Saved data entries
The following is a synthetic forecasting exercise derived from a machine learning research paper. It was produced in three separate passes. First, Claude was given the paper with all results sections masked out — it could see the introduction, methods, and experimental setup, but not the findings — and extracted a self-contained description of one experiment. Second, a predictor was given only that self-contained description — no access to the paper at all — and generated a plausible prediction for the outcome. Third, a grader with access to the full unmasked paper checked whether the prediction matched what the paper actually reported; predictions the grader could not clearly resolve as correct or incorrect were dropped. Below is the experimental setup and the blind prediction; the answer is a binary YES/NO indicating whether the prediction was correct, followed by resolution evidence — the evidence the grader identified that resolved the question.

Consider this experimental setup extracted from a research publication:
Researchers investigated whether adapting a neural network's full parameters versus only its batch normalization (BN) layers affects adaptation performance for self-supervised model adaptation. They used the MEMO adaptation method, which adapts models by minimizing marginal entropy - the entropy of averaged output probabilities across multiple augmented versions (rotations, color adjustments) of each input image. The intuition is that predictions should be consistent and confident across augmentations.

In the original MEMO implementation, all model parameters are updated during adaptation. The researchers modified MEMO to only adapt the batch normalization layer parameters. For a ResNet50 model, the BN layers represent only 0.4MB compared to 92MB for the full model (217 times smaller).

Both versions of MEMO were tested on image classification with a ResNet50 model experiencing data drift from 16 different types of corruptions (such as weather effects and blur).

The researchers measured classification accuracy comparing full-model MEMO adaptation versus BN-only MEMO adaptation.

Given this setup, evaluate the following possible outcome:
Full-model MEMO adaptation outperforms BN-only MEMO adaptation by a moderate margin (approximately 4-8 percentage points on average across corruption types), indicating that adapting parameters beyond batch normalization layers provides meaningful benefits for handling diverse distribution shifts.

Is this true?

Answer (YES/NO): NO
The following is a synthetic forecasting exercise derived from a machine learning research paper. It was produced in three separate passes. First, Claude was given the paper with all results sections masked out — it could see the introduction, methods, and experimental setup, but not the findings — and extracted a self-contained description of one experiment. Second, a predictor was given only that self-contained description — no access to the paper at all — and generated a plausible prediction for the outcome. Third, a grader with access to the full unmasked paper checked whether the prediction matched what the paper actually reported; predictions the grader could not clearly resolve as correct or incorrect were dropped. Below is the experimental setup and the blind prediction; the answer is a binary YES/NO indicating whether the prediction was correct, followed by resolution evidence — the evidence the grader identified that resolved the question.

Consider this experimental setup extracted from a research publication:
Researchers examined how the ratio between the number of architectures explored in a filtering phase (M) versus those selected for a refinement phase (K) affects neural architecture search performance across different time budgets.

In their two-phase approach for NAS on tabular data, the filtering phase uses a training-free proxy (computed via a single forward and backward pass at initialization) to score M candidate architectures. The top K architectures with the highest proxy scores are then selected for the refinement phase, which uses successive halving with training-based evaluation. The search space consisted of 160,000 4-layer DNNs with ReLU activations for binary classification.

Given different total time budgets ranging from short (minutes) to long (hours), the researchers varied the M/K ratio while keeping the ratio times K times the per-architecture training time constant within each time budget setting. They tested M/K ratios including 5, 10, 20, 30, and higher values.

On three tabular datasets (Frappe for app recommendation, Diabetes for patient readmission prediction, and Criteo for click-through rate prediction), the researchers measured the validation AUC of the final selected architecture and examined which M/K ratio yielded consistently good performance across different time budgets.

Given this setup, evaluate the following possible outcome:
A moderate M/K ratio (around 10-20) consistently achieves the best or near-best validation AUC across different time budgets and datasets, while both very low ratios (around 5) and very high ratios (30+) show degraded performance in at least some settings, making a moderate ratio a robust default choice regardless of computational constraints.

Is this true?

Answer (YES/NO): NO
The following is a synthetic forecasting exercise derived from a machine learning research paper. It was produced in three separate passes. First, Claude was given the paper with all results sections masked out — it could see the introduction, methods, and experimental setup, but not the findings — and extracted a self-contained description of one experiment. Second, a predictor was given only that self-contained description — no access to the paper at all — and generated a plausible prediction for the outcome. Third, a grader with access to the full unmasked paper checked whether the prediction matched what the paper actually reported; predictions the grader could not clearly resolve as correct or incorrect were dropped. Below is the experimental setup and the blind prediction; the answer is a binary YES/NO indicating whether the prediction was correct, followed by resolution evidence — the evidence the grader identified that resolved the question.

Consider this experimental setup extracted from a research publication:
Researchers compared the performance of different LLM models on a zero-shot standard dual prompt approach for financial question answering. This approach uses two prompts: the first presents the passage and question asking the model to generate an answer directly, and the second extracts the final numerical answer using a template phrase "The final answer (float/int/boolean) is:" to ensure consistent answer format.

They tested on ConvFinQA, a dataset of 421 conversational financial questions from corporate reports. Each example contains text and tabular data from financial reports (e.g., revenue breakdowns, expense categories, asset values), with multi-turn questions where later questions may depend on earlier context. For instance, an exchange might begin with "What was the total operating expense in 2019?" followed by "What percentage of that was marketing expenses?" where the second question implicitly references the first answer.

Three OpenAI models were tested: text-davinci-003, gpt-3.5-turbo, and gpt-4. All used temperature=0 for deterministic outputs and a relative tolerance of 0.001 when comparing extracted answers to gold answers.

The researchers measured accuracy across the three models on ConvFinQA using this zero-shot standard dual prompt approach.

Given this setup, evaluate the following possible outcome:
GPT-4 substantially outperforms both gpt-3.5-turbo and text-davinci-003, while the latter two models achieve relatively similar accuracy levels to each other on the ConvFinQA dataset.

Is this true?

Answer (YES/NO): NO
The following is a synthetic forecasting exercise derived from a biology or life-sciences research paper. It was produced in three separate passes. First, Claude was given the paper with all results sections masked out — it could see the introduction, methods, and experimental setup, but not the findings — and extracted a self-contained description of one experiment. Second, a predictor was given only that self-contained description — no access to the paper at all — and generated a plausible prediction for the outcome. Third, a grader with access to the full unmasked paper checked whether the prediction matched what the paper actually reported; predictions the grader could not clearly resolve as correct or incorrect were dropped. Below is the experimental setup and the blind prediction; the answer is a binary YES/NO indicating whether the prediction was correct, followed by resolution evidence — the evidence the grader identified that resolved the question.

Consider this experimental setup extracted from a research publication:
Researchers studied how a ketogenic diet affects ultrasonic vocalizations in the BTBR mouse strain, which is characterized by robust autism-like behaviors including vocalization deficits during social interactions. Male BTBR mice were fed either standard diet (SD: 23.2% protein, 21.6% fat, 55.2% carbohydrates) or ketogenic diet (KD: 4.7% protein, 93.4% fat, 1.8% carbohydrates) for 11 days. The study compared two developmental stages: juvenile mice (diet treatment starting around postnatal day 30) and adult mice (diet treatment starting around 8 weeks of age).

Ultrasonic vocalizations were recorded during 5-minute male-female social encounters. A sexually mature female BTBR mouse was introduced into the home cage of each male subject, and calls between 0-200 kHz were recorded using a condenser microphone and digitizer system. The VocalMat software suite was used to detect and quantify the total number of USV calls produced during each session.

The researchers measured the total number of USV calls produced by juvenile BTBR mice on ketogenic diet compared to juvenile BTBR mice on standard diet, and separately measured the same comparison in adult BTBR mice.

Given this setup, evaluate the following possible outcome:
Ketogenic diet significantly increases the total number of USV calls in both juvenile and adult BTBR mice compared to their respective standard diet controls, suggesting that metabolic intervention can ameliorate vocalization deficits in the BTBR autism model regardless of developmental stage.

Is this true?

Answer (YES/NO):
...
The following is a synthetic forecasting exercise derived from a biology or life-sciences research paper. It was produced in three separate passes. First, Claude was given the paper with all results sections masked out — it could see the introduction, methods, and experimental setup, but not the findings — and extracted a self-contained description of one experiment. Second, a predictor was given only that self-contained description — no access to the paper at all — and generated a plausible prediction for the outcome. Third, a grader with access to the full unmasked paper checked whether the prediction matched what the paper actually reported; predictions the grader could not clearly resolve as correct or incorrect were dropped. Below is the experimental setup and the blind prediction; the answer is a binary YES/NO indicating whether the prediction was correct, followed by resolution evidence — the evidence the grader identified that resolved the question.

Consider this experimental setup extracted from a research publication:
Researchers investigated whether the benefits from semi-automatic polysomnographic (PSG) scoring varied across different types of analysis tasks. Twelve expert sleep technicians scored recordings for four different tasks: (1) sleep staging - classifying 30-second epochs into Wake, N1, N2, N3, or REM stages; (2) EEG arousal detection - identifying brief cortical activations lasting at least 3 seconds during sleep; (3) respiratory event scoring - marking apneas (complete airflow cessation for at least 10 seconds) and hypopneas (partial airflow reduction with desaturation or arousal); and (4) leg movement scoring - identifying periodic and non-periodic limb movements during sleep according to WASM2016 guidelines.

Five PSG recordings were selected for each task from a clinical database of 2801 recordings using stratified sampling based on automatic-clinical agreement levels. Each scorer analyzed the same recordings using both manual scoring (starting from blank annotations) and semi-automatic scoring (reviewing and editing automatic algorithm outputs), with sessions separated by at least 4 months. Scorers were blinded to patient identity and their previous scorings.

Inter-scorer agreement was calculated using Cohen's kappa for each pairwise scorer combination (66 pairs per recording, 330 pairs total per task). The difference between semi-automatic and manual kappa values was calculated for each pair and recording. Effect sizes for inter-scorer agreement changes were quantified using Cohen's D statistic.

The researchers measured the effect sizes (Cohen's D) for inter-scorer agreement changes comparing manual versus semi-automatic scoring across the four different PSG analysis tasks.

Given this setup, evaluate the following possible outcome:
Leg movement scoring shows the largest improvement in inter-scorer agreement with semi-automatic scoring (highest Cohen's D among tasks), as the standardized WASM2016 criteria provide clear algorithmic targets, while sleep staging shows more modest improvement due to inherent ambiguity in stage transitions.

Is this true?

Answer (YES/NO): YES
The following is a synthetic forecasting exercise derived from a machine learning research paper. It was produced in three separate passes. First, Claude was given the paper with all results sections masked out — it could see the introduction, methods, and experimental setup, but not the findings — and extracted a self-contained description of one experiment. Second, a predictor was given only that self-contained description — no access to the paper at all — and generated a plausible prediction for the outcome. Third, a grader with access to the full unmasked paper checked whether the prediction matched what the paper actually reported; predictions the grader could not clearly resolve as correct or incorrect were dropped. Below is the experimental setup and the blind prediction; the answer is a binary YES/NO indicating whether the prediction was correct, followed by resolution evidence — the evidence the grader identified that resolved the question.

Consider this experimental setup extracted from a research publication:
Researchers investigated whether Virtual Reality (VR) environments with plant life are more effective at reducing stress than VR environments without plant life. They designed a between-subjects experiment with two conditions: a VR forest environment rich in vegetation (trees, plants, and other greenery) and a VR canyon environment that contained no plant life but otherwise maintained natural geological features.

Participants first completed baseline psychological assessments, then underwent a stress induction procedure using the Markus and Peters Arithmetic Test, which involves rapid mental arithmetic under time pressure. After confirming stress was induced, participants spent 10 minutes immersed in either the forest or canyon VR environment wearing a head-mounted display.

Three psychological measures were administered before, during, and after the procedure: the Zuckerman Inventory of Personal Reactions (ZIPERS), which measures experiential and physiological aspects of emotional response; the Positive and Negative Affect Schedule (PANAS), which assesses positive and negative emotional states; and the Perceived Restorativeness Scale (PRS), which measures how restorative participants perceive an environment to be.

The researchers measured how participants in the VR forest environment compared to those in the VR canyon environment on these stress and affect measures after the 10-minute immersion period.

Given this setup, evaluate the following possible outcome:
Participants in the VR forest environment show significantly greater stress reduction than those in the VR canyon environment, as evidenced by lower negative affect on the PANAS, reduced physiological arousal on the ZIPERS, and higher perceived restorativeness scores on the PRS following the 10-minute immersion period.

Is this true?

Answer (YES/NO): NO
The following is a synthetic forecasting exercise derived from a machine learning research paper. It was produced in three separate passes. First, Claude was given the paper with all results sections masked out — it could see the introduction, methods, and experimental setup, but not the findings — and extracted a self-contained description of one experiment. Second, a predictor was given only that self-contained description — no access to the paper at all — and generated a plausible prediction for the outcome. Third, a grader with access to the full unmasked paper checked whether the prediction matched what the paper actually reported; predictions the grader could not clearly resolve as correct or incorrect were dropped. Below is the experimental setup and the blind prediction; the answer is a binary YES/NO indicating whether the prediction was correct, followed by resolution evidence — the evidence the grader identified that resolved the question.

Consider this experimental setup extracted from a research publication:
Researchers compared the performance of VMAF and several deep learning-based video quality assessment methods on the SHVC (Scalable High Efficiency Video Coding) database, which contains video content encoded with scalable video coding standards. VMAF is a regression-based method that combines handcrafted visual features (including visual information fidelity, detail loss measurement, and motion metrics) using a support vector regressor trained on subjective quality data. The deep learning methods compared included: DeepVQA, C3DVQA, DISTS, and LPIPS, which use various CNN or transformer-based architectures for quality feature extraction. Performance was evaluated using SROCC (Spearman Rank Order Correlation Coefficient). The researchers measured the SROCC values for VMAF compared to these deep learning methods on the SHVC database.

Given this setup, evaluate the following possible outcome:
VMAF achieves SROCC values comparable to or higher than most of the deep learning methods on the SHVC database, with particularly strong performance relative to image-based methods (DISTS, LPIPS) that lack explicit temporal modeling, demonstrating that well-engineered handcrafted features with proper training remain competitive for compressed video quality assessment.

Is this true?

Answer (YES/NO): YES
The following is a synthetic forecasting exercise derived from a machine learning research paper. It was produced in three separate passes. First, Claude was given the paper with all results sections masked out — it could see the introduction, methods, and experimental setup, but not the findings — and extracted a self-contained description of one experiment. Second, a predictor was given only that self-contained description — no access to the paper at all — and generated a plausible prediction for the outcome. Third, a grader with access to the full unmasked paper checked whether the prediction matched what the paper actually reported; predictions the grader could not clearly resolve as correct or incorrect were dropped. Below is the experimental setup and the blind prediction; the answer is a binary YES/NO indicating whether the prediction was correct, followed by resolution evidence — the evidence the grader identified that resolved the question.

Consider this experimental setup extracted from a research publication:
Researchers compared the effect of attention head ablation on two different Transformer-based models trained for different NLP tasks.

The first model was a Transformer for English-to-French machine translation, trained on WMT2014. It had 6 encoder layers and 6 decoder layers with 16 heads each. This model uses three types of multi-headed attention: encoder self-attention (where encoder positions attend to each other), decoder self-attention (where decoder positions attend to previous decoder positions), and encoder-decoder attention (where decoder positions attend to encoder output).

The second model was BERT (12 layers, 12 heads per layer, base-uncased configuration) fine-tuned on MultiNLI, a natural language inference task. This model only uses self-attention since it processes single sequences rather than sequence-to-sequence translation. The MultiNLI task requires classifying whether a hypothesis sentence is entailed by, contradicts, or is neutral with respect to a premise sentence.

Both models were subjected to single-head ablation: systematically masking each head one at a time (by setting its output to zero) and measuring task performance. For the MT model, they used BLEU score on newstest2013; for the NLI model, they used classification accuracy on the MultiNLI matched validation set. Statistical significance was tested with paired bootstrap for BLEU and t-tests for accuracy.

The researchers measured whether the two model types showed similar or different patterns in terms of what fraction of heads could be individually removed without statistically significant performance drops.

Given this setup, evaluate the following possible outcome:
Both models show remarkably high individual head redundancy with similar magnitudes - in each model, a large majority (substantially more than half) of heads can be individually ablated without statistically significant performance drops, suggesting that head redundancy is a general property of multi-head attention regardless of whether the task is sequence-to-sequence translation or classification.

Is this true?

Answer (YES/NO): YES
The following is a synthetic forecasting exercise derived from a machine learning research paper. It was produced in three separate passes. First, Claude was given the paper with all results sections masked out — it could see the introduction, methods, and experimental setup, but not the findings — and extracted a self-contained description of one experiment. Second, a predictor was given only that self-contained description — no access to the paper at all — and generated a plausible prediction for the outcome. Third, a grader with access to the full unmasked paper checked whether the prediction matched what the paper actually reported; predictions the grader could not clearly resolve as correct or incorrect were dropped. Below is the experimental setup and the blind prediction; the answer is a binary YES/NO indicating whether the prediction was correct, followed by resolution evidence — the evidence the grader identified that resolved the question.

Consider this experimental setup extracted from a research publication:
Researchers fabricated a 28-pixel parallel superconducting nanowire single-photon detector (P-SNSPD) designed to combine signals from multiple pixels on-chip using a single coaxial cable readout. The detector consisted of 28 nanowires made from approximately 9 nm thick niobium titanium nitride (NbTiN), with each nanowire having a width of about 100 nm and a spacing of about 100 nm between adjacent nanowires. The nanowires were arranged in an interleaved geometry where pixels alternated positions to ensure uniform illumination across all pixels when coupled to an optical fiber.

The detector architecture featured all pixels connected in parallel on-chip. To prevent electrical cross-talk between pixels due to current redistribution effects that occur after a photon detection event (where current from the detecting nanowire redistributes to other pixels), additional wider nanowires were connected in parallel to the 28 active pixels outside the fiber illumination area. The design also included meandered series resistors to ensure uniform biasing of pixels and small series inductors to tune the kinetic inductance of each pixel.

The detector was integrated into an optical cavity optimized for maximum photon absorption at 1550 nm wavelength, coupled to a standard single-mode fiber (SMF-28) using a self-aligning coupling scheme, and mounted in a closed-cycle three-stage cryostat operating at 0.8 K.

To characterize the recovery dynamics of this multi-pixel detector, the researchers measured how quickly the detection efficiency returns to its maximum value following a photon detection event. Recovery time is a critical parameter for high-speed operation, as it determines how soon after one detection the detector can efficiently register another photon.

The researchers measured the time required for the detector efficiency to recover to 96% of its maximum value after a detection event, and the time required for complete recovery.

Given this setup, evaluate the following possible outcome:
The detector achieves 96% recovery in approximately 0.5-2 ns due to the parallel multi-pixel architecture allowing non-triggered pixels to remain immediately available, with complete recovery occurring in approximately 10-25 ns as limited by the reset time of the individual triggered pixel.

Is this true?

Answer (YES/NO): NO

TASK TO COMPLETE: After identifying the lines above that contain "handcrafted", copy each one.

EXPECTED OUTPUT:
Researchers compared the performance of VMAF and several deep learning-based video quality assessment methods on the SHVC (Scalable High Efficiency Video Coding) database, which contains video content encoded with scalable video coding standards. VMAF is a regression-based method that combines handcrafted visual features (including visual information fidelity, detail loss measurement, and motion metrics) using a support vector regressor trained on subjective quality data. The deep learning methods compared included: DeepVQA, C3DVQA, DISTS, and LPIPS, which use various CNN or transformer-based architectures for quality feature extraction. Performance was evaluated using SROCC (Spearman Rank Order Correlation Coefficient). The researchers measured the SROCC values for VMAF compared to these deep learning methods on the SHVC database.
VMAF achieves SROCC values comparable to or higher than most of the deep learning methods on the SHVC database, with particularly strong performance relative to image-based methods (DISTS, LPIPS) that lack explicit temporal modeling, demonstrating that well-engineered handcrafted features with proper training remain competitive for compressed video quality assessment.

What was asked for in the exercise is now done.